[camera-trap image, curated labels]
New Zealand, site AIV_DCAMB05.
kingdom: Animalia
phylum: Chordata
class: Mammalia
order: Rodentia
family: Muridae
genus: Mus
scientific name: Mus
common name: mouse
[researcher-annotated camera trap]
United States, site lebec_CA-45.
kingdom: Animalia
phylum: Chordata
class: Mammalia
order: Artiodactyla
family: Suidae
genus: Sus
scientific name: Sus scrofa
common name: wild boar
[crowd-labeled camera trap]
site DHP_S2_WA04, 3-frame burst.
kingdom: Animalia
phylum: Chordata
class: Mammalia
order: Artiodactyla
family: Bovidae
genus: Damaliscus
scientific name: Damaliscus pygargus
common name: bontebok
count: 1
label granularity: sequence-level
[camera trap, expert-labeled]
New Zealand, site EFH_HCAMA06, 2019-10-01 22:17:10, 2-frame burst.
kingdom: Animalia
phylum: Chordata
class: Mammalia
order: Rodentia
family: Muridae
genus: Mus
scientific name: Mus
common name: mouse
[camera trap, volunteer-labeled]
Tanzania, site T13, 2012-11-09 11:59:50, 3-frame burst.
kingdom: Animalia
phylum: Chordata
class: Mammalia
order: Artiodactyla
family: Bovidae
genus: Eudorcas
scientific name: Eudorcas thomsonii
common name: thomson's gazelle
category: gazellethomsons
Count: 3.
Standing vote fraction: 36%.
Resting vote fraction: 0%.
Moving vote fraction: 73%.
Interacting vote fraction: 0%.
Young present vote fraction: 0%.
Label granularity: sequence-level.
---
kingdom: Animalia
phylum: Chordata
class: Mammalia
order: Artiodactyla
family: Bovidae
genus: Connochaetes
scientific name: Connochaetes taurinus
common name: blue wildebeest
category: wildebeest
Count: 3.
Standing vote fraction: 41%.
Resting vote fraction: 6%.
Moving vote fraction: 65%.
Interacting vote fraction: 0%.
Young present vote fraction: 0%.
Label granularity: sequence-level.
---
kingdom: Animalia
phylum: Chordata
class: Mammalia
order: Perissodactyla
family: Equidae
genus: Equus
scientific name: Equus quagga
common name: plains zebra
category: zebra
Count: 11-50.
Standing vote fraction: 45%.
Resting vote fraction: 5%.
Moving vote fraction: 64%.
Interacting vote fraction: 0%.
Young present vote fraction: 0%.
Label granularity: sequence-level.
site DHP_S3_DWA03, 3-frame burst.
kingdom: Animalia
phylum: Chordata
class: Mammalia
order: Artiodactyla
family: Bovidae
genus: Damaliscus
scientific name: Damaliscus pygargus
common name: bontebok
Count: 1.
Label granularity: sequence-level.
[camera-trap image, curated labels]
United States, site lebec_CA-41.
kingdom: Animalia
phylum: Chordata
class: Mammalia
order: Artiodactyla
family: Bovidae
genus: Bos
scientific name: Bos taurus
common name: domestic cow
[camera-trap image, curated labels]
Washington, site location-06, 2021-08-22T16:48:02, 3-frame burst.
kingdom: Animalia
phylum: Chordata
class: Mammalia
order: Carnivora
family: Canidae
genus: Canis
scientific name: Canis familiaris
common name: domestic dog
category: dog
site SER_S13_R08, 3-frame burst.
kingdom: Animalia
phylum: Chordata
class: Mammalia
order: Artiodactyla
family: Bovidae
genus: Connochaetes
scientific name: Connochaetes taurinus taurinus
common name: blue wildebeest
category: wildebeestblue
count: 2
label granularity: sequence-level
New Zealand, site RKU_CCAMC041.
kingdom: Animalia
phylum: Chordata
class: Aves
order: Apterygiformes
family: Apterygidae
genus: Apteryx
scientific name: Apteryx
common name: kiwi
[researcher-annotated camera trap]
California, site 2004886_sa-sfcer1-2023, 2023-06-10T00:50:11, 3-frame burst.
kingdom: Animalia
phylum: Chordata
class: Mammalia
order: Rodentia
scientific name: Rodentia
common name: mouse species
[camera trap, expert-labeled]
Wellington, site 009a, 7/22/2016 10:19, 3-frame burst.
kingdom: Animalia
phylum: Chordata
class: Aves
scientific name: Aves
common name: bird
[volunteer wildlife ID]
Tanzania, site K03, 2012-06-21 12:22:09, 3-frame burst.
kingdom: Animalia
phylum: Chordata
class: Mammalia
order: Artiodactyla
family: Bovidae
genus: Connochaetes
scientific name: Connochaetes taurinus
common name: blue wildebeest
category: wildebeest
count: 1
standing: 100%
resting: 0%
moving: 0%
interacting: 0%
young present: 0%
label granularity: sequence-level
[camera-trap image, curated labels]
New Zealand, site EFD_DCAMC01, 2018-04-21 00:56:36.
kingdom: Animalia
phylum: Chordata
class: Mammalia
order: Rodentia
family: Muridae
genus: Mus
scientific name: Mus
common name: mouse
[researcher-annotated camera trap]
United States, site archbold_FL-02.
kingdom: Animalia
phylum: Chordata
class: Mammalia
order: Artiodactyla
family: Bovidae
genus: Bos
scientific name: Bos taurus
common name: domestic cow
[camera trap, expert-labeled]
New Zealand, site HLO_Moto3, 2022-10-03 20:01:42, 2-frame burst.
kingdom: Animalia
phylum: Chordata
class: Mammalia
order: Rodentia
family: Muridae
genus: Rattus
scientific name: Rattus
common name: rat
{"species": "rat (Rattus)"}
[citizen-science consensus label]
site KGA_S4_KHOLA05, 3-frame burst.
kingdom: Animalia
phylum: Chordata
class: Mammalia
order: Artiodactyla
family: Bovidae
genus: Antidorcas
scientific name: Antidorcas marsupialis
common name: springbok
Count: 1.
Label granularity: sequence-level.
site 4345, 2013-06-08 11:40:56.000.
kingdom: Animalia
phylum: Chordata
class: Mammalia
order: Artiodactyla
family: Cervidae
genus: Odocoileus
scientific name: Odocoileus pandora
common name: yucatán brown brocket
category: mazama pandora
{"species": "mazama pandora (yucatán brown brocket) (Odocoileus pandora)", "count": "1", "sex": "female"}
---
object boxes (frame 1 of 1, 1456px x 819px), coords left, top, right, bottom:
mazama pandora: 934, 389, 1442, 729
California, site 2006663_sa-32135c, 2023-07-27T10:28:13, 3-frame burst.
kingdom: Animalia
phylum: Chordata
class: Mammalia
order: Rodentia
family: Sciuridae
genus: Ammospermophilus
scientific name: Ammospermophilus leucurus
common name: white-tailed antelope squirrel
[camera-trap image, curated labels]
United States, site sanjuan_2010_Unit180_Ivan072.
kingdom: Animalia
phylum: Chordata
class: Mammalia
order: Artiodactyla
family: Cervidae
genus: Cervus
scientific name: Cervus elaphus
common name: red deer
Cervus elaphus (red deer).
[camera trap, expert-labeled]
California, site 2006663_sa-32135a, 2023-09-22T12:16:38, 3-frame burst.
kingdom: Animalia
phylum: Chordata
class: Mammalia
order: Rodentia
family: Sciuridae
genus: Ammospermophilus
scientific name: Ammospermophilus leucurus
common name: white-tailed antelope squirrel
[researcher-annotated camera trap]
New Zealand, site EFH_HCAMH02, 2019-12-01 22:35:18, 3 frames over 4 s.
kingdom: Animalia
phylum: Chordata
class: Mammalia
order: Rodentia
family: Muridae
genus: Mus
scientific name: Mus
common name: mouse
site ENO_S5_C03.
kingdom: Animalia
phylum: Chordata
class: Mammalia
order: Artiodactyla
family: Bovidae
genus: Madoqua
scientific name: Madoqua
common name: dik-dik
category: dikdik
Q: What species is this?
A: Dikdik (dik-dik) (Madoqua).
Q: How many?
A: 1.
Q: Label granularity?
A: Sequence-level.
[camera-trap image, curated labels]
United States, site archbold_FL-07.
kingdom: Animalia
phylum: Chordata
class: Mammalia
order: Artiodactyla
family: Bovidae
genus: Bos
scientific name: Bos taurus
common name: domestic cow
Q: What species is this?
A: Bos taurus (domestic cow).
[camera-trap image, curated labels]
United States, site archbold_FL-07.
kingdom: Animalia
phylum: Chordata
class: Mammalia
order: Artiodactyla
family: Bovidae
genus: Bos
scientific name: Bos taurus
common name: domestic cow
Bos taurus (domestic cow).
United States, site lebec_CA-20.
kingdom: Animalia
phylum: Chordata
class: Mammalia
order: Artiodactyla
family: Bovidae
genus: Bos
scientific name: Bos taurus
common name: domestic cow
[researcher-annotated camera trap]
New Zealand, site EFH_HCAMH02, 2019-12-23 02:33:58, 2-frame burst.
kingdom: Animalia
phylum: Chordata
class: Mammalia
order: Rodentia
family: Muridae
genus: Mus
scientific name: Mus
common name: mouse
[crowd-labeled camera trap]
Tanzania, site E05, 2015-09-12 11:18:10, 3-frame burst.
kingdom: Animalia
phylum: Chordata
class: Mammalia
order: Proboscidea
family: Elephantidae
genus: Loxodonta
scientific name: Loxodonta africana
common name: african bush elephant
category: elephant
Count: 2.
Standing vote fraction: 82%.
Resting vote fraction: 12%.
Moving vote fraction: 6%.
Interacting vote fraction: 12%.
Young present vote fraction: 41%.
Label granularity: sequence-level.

- EXERCISE OBJECTIVE -
Retype, exactly and in full, the listing from its first line to the one holding "scientific name: Sus scrofa", both included.

- RESPONSE -
[camera-trap image, curated labels]
New Zealand, site AIV_DCAMB05.
kingdom: Animalia
phylum: Chordata
class: Mammalia
order: Rodentia
family: Muridae
genus: Mus
scientific name: Mus
common name: mouse
[researcher-annotated camera trap]
United States, site lebec_CA-45.
kingdom: Animalia
phylum: Chordata
class: Mammalia
order: Artiodactyla
family: Suidae
genus: Sus
scientific name: Sus scrofa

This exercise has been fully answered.